Friday, August 19, 2016

5 Things to Stop Doing to Be More Productive


Any time means no timeProductivity is all about getting as much done as possible in as little time as we can feasibly manage. Unfortunately, many of our habits and excuses that we believe are making us more productive are actually having the exact opposite effect.

Here are five things you need to stop doing as soon as possible in order to be more productive in both your work and personal life.

1. Staying logged in to social media


It has happened to all of us before. We get one new notification, and stop what we are doing to check to make sure it isn’t urgent (it very rarely is). Then, without even realizing it, we somehow end up on a completely different site, immersed in something that has nothing to do with work or what we originally stopped to check in the first place. Social media can be a good thing. Too much of a good thing, however, is never truly all that good.


Social media destroys any chances you might have at a consistently productive schedule, especially if you can’t go more than an hour or so without checking your notifications. Too much of anything is a productivity killer, when you look close enough. Social media helps us connect with others, it helps us stay informed, but in many cases, it mostly ends up distracting and delaying us.


Unless constant social media surfing is your job, stay off social networks, blogs and video streaming sites. Everyone knows ‘I’ll just watch one more video and then I’ll get back to work’ is never a promise likely fulfilled. They call it the web because it’s very easy, and tempting, to get lost in a constant sea of articles and comment sections.


2. Procrastinating


We have all procrastinated on a major project or deadline at least once. That rushed, frantic feeling in the pit of your stomach just sits there agonizing you until you finally hit that submit button. We often procrastinate because we are avoiding something. Sometimes we even procrastinate on accident.


While it may help in some cases to kick yourself into gear, doing a lot of work in a short period of time consistently is going to send you straight into burnout mode. If you think your productivity levels are suffering now, just wait until you’re left feeling so overwhelmed and overworked that not even caffeine can wake you up.


If you can’t get your procrastination habit completely under control, at least learn to manage your to do list in a way that makes sure you are still getting the most important things done first. Figuring out how to manage a bad habit, and gradually replacing that bad habit with a better one, is much more effective than doing nothing at all.


3. Giving up sleep to do more work


It seems logical at first, thinking that by doing more work and cutting into your sleep time, you are quickly becoming a productivity mastermind. What’s a few more hours of work in the evening or getting up an hour earlier in the morning if it means you can have more waking hours to get things done? Sleep deprivation does more harm in the short and long term than you might think.


Sleep, adequate and consistent sleep, is a productivity and overall health essential. Better sleep leads to better productivity. Less sleep leads to lower levels of productivity. The more tired you are, the less energy you have to put toward getting your work done. Now that makes much more logical sense, doesn’t it?

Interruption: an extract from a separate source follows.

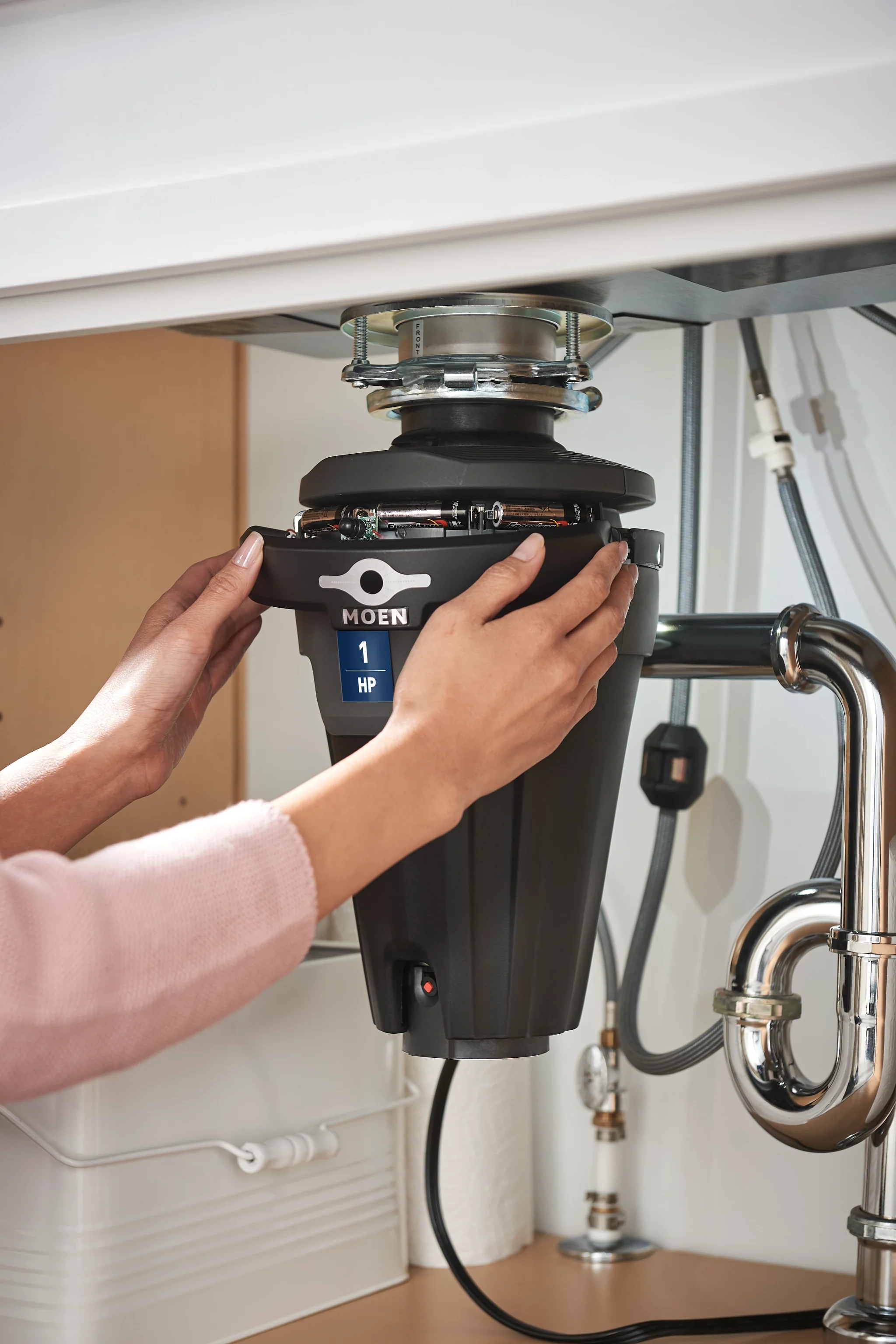 1539-EX-Series-1-Horsepower-Lighted-Garbage-Disposal-4.webp EX Series 1 Horsepower Lighted Garbage Disposal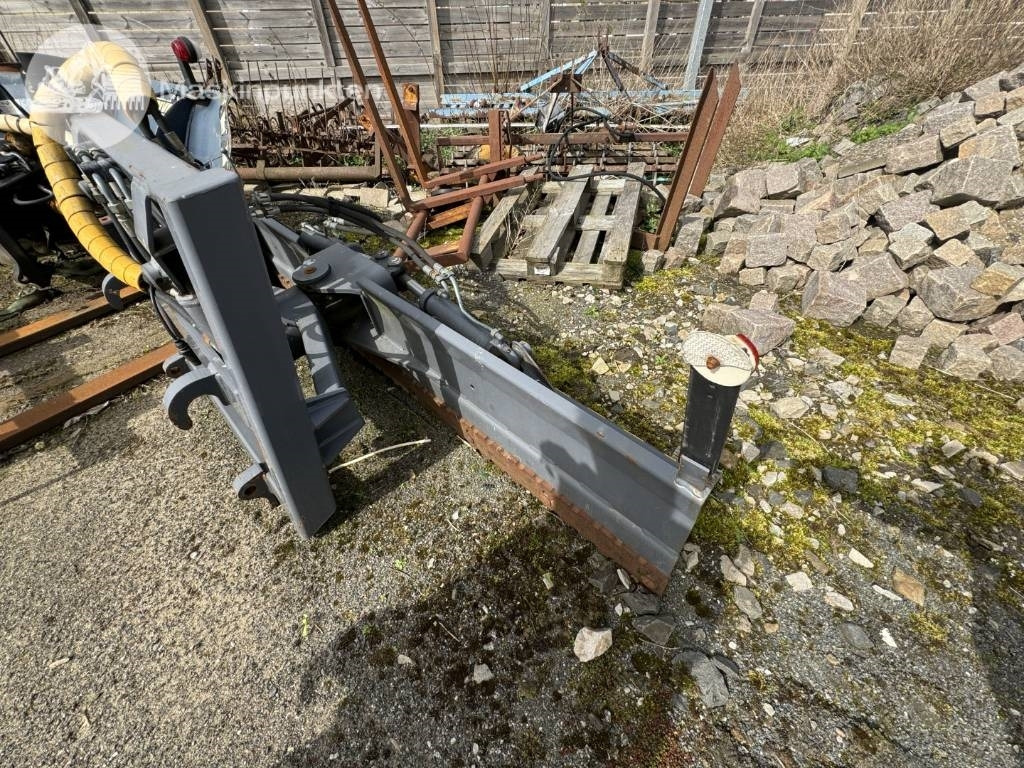 Vilakoneoy Planskrapa - Attachment for Construction machinery: picture 1 Vilakoneoy Planskrapa - Attachment for Construction machinery: picture 1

Sleep. Even when you don’t feel tired; even when you don’t think you have enough time, or are somehow not going to be able to get as much done because of it. The best thing you can do for yourself is set a sleep and wake time and stick to that schedule, especially in the beginning. This is how you can make sure you are going to get enough sleep in order to be more productive throughout the day.


4. Skipping the gym


This is probably the habit most of us are guilty of out of all the items on this list. You don’t have time to work out, so you simply don’t. Why spend 30 minutes walking on a treadmill when you could spend that time answering emails or making phone calls? You’ll exercise tomorrow. Or the next day. Or the next day.


Regular exercise – 150 minutes or more of moderate physical activity each week – has been shown to improve mental health, boost energy, make us more alert and help prevent physical illness. Even though you might think giving up exercise makes you more productive, you would probably have much more energy and motivation if you spent just a little time increasing your heart rate.


5. Doing less important tasks first


One reason many of us end up procrastinating and messing up our productivity is because there are things on our to do lists we are desperately trying to avoid. Even when we finally do sit down and start working, we often fall into the habit of picking out less important things to do first simply because they seem easier or less cringe worthy.


Find the task on your to do list you are dreading the most, likely the most important thing, and tackle that first. It will seem hard and unpleasant at first, but in reality, you are doing yourself a favor. If you get the most important task out of the way first, you will feel much less pressured and stressed to continue on and complete more tasks.


If you are a list maker or you use a to do list app, order or number your tasks so that you can clearly see which things you absolutely need to get done first. You will feel energized and relieved after finishing it, and will end up getting more done throughout the day because of it.


Kick those bad habits, replace them with better ones and watch your productivity levels skyrocket.